A common front should not be centered on the issues in the student strike alone. It should be focused on a broad range of social issues--education, health care, privatization of government enterprises. This would appeal to the majority of the population and it would also counter the false impression that the student and the trade union organizations are only interested in their narrow, respective interests.

Nadeau-Dubois' talk was later followed by Louis Roy, president of one of the largest union centrals in Quebec, the CSN. His lengthy presentation consisted largely of arguments that members of the union centrals are not ready to enter onto the path of a social strike. He did not explain if and how that could change.

Roy made important references to the need for a united fight against not just the policies of the Quebec government but also the federal government.


Electoral alliances?

With an eventual election call by the Liberals in the wings, there are mounting pressures on Québec solidaire, the only party to have stood squarely with the student movement, to join an electoral alliance with the Parti québécois, where it would play a subordinate role. QS made only modest gains in the June 11 by-elections, albeit in districts where its political base is small.

Leaders of the SPQ Libre group, a trade union-based group in the PQ that was expelled from the party in 2010, say QS should present at most two candidates and leave the rest of the field open to candidates of the PQ.

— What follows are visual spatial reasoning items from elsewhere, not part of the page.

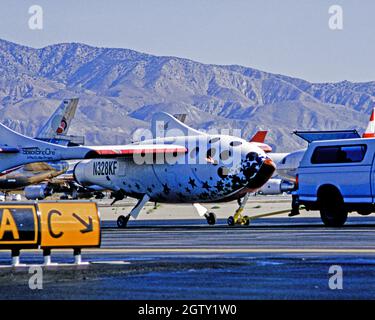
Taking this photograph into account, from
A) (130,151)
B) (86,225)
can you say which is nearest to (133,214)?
(130,151)

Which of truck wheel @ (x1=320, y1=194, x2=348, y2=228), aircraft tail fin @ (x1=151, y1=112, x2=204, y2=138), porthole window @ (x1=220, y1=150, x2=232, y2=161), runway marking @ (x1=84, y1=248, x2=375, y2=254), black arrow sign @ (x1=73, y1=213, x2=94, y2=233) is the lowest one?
truck wheel @ (x1=320, y1=194, x2=348, y2=228)

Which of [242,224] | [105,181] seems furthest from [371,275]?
[105,181]

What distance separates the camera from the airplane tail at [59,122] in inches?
3366

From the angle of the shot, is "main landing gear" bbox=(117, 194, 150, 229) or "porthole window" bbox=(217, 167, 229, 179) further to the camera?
"main landing gear" bbox=(117, 194, 150, 229)

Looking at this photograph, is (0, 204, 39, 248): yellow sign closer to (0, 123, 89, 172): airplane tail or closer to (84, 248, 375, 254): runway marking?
(84, 248, 375, 254): runway marking

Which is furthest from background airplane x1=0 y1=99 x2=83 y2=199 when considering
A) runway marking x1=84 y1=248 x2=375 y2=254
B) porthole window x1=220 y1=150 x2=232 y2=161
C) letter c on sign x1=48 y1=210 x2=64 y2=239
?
letter c on sign x1=48 y1=210 x2=64 y2=239

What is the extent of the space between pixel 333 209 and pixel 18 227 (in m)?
14.8

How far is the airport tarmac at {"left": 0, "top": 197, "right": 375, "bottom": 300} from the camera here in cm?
1480

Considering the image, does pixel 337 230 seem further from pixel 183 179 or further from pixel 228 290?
pixel 228 290

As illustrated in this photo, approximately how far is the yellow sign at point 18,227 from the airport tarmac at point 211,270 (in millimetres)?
452

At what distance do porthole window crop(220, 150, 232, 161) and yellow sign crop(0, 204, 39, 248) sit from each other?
1957cm

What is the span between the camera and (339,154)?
31547 millimetres

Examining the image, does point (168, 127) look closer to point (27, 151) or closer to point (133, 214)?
point (133, 214)
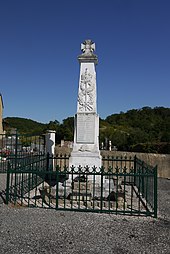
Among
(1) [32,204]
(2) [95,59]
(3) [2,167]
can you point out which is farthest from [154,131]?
(1) [32,204]

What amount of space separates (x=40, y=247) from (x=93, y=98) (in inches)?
226

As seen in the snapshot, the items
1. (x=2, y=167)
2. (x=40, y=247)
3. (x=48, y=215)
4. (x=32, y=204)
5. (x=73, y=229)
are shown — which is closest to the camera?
(x=40, y=247)

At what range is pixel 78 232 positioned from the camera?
429 cm

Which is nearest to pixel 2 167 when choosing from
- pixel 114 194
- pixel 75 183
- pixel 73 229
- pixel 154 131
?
pixel 75 183

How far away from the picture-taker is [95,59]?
8727 mm

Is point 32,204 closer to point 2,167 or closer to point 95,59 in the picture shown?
point 95,59

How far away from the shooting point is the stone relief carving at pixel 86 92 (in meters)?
8.56

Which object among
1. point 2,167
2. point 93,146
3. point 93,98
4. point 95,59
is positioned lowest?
point 2,167

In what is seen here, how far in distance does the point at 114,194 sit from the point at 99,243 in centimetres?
236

Party leader Amir Khadir answered all this in a June 5 open letter (in French), affirming that the party is unconvinced it should abandon its independent role. Responding to the argument that voter abstention is rising and will facilitate the Liberals remaining in power, he wrote, "To fight against abstentionism, it's necessary to clearly align political perspectives with the social mobilization. This is what Québec solidaire has sought to do since its foundation.

"The PQ, a governing party won over to neo-liberalism, views the social movements as problems to manage or points of political debate. Québec solidaire, on the contrary, wants to see the social movements win because together with them, the interests of our people advance and Quebec therefore wins."

Khadir and party co-leader Françoise David elaborated these points in a lengthy commentary published in Le Devoir on June 14. (Furthermore, in a speech marking the end of the current session of the Quebec National Assembly on June 15, Amir Khadir said free and accessible post-secondary education in Quebec is an entirely desirable and realistic societal objective.)

To this important debate in Quebec can be added the need for discussion in the trade union and social movements right across Canada on how to broaden the struggle in Quebec.

Presently, the federal government is pushing a mega-budget bill through the federal Parliament containing unprecedented cuts to social services, environmental protection and democratic rights. It projects big boosts to military spending and more subsidies to private industry. In other words, the governments of Canada and Quebec are pursuing near to identical policies.

New Democratic Party members of parliament have been silent on the stakes in the struggle in Quebec and opposition to the federal budget has been very modest across the working class movement. A broad and united mobilization is needed, inspired by the example of the Quebec students, for an alternative government and societal direction.